On top of this, supply chains are consistently being hit by other disruptive forces, be it the Suez Canal blockage or everyday occurrences like cyber-attacks, all of which have the potential to add further layers of disruption. In any situation like this, supply chain leaders therefore have to consider how much of a delay to goods they can afford before they begin to lose custom.


Hundreds of vessels ended up being stuck behind Ever Given, each carrying different products and goods, a lot of which would have been perishable. As a result, many vessels were battling the very real potential of their goods being written off completely and going to waste.

Time and cost

What this all comes down to, one way or another, is time and cost.

Re-routing via the Cape added many more miles onto a ship’s journey – around 6,000 to be exact. This requires a lot more fuel. What’s more, taking different routes can incur different tariff costs, costs logistics professionals won’t have considered at the start of their journeys. An extra two weeks at sea (at least) also means an extra two weeks’ worth of wages that need to be paid to staff on board. Additionally, while late goods can result in poor customer service, they can also result in penalty fees.


Why supply chain leaders are struggling to make quick decisions

Unforeseen events like this happen all the time. But each one is different and each one forces supply chain managers to take a gamble – go one way or the other.

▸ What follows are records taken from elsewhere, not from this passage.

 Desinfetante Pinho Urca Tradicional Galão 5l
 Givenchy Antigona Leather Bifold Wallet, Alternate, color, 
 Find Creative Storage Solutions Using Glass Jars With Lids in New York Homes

The problem is that many don’t have the tools to make these decisions effectively – they are quite literally gambles. While logistics professionals are doing their best to take all of the above factors into account, the data for each of them is disparate, residing across multiple systems and technologies. This makes it difficult to process new information on the fly – but this is crucial when tackling an unprecedented situation that is changing every hour.

So, while there will always be pressure from people at the top to get a good picture of the scenario quickly, for those working from legacy systems, events like this will be one of the biggest challenges of many individuals’ careers.

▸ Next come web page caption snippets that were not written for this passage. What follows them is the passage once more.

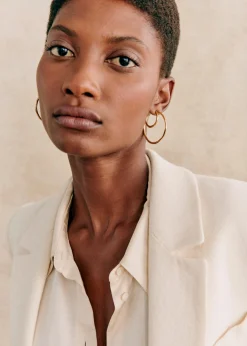 Chiara Hoops|Sézane Sale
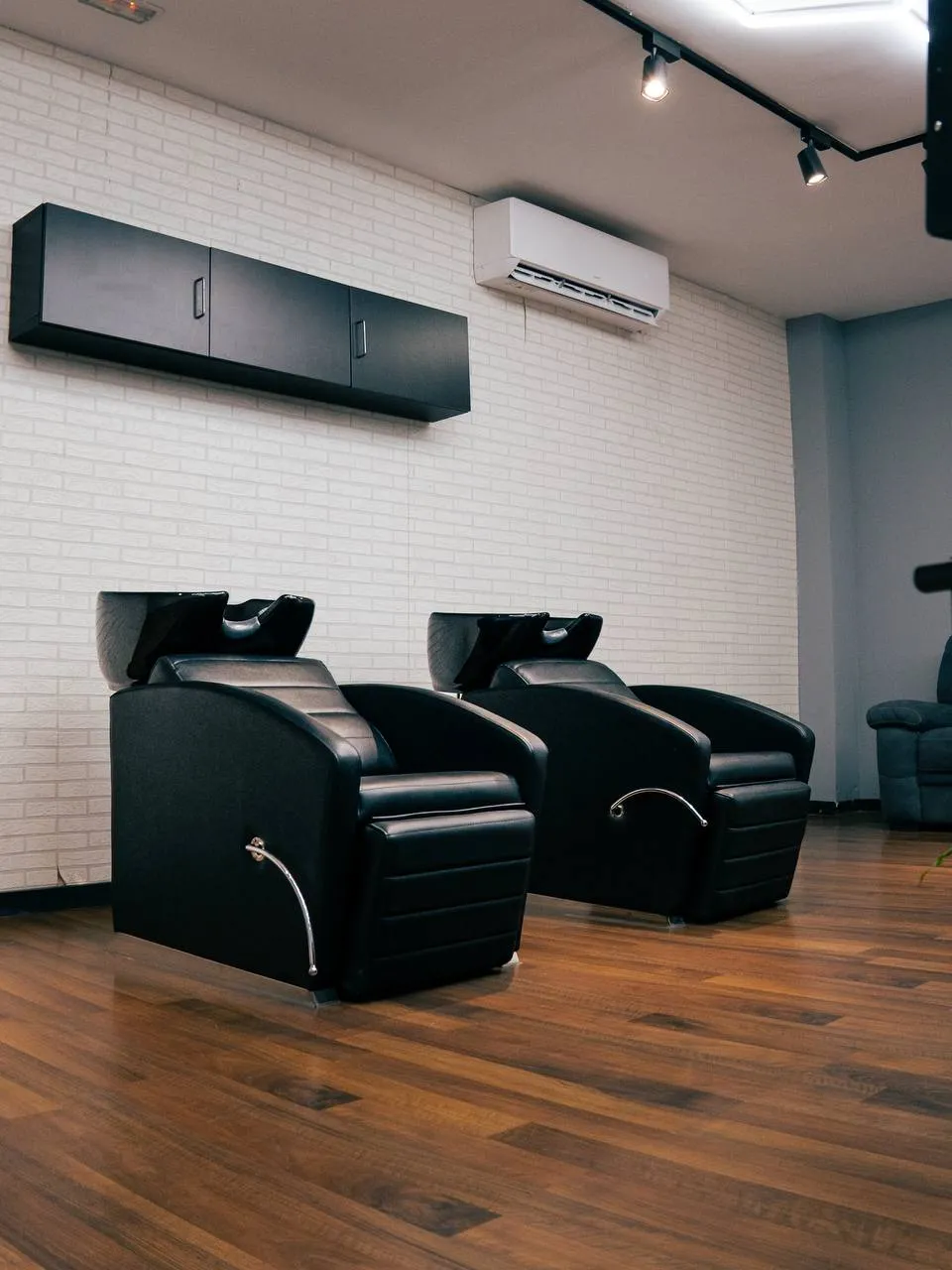 Lavacabezas profesionales Fresh Barbershop Alcobendas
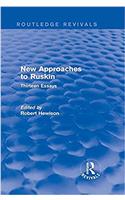 New Approaches to Ruskin (Routledge Revivals)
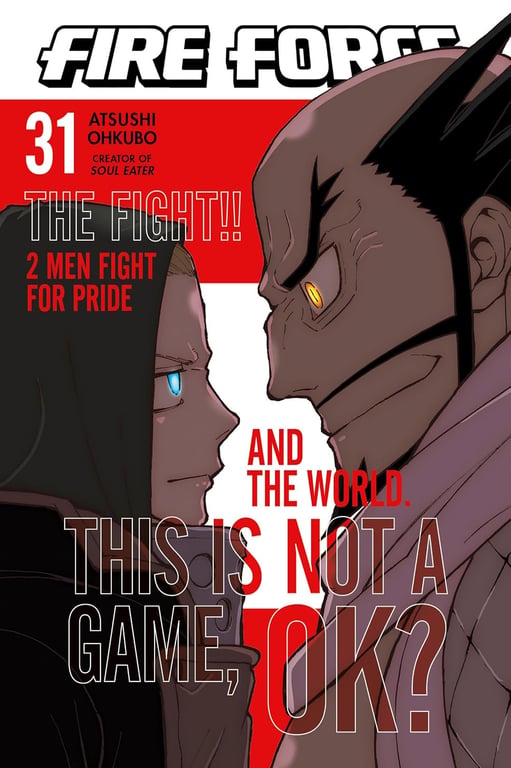 Book: Fire Force, Vol. 31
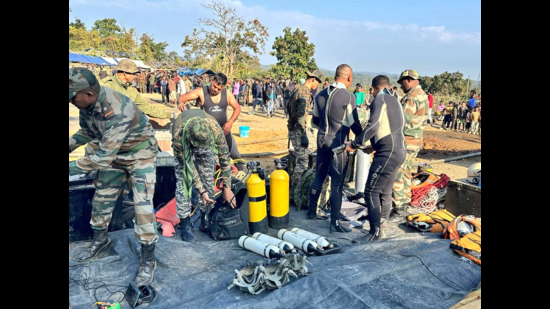 The Army said relief columns were rushed in from places such as Diphu in Assam and Dimapur in Nagaland. (Sourced) The Army said relief columns were rushed in from places such as Diphu in Assam and Dimapur in Nagaland. (Sourced)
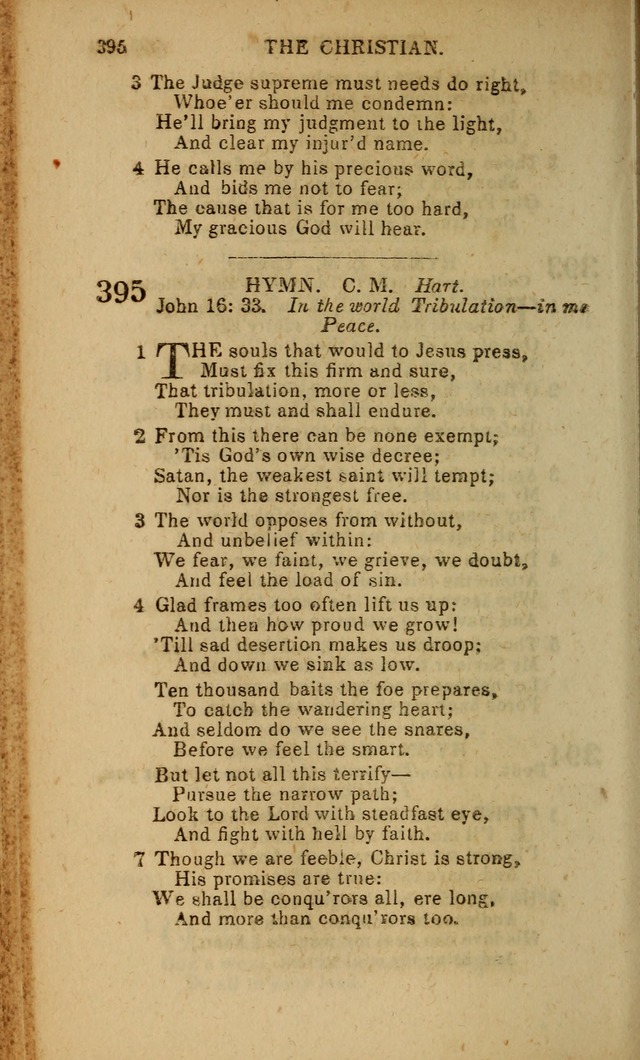Baptist Hymn Book page 238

So, what should these supply chain leaders be considering to help them tackle the problem and deal with future disruptive events?

Data-driven scenario planning

Scenario planning is key to ensuring supply chains don’t face the same negative impacts that were seen off the back of the Suez Canal blockage, when future disruption strikes. It supports a great number of possible responses to expected or unexpected market changes by enabling people to quickly assess and evaluate feasible options and make the best decision for optimal response.

Scenario planning, driven by real-time data, is critical for businesses looking to build a supply chain that is agile and can adapt to quickly changing circumstances without impacting the customer experience.

So if supply chain leaders take any learnings from the Suez blockage, let it be that while they can never know what’s around the corner, they can always be prepared, providing they have the right tools.